§ KUTIPAN HALAMAN:
BPIP Gelar Diskusi di Ambon, Nilai-nilai Universal Agama Penting untuk Tegakkan Moralitas dan Etika

Kamis, 26 September 2024 - 13:54 WIB
loading...
BPIP Gelar Diskusi di...
BPIP menggelar diskusi tentang Kerapuhan Etika Penyelenggara Negara, Etika dan Agama di Universitas Pattimura, Ambon, Maluku,. Foto/Ist
A A A
AMBON - Nilai-nilai universal agama menjadi salah satu sumber moralitas tertinggi dan utama dalam kehidupan berbangsa dan bernegara. Karenanya penggalian nilai-nilai agama sangat penting untuk menegakkan moralitas dan etika.

Hal itu terungkap dalam diskusi bertema "Kerapuhan Etika Penyelenggara Negara: Etika dan Agama di Universitas Pattimura" Ambon, Maluku, yang digelar Badan Pembinaan Ideologi Pancasila (BPIP)".



Sebagai negara, Indonesia memiliki kebebasan beragama sesuai Pasal 29 ayat 2 UUD NRI 1945 bahwa negara menjamin kemerdekaan tiap-tiap penduduk untuk memeluk agamanya masing-masing dan untuk beribadat menurut agamanya dan kepercayaannya itu. Sebagai konsekuensi logis, negara berkewajiban menjalankan nilai ajaran agama dan kepercayaan yang dianut warganya.

Direktur Eksekutif Ma’arif Institute Andar Nubowo mengatakan, tidak ada satu pun agama yang mengajarkan nilai-nilai keburukan, semua nilai-nilai universal agama selaras dan integral dengan nilai etika dan moralitas secara umum. Karenanya orang yang menjalankan ajaran agamanya secara paripurna juga akan berperilaku secara etis.

“Religius bangsa Indonesia sudah terangkum dalam diktum pembukaan UUD 1945 dan sila pertama Pancasila, sebagai urat tunggang menurut Buya Hamka di dalam satu tulisan1950, yang mendasari atau memengaruhi sila lainnya,” kata, Kamis (26/7/2024).

Namun fenomena yang terjadi saat ini adalah, ajaran agama hanya menggema menjadi sebuah ritual tanpa penghayatan. Agama hanya menjadi simbol dan institusi bukan dimaknai dalam lubuk hati dan diimplementasikan menjadi perilaku. Para penyelenggara negara yang niretika seolah-olah mencederai wajah Indonesia sebagai negara beragama. “Yang jadi keprihatinan adalah kita saksikan peluruhan etika dan moralitas publik. Sebuah paradoks di negara yang beragama dan Pancasila,” imbuh Andar.

§ SOAL TERTULIS: Lanjutkan berita di atas tentang diskusi BPIP di Ambon mengenai etika dan agama, mulai dari sesudah kalimat terakhirnya. Materi yang menyusul tidak perlu dipakai.

§ MATERI:
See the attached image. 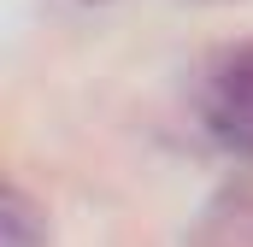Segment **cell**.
Here are the masks:
<instances>
[{
    "label": "cell",
    "mask_w": 253,
    "mask_h": 247,
    "mask_svg": "<svg viewBox=\"0 0 253 247\" xmlns=\"http://www.w3.org/2000/svg\"><path fill=\"white\" fill-rule=\"evenodd\" d=\"M200 118L212 129L218 147L253 159V47L230 53L206 77V94H200Z\"/></svg>",
    "instance_id": "cell-1"
},
{
    "label": "cell",
    "mask_w": 253,
    "mask_h": 247,
    "mask_svg": "<svg viewBox=\"0 0 253 247\" xmlns=\"http://www.w3.org/2000/svg\"><path fill=\"white\" fill-rule=\"evenodd\" d=\"M183 247H253V171H242L206 200Z\"/></svg>",
    "instance_id": "cell-2"
},
{
    "label": "cell",
    "mask_w": 253,
    "mask_h": 247,
    "mask_svg": "<svg viewBox=\"0 0 253 247\" xmlns=\"http://www.w3.org/2000/svg\"><path fill=\"white\" fill-rule=\"evenodd\" d=\"M0 247H47V218L24 188H6L0 200Z\"/></svg>",
    "instance_id": "cell-3"
},
{
    "label": "cell",
    "mask_w": 253,
    "mask_h": 247,
    "mask_svg": "<svg viewBox=\"0 0 253 247\" xmlns=\"http://www.w3.org/2000/svg\"><path fill=\"white\" fill-rule=\"evenodd\" d=\"M88 6H94V0H88Z\"/></svg>",
    "instance_id": "cell-4"
}]
</instances>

§ JAWABAN TUGAS:
Beberapa problematika di antaranya praktik korupsi, kolusi, penyalahgunaan kekuasaan, kekerasan terhadap perempuan, egoisme, hedonisme, perilaku diskriminatif, perampasan terhadap sumber daya alam, perusakan lingkungan, perdagangan manusia, krisis integritas dan banyaknya conflict of interest.

”Termasuk politisasi agama dan politik identitas, menguatnya stereotif negatif dan prejudice, oligarki, ekstremisme keagamaan, rendahnya amanah dan tanggung jawab dalam pemerintahan hingga menyebabkan erosi kepercayaan publik dan lain sebagainya,” ucapnya.

Sosiolog Universitas Indonesia (UI) Tamrin Amal Tomagola mengatakan, orientasi budaya shame culture, sistem kekerabatan keluarga luas. Semua ini jika dibawa pada ranah kenegaraan menciptakan kepatuhan buta.

”Orang yang bertanggung jawab tidak akan melakukan korupsi, tidak akan lakukan pungli. Di masyarakat kita karakter tanggung jawab tidak ditanamkan,” ungkapnya.

Guru Besar Sosiologi Universitas Muhammadiyah Yogyakarta (UMY), Zuly Qodir menyoroti digitalisasi telah menciptakan masyarakat baru atau netizen yang kerap kali menggunakan media sosial dengan tidak bijak dengan menyebarkan ujaran kebencian, hoaks, dan lain sebagainya.

”Mereka juga cenderung tidak kritis dan tidak melakukan filterisasi terhadap berita dan informasi sehingga menjadi komunitas yang memperburuk sistem bernegara yang beretika,” katanya.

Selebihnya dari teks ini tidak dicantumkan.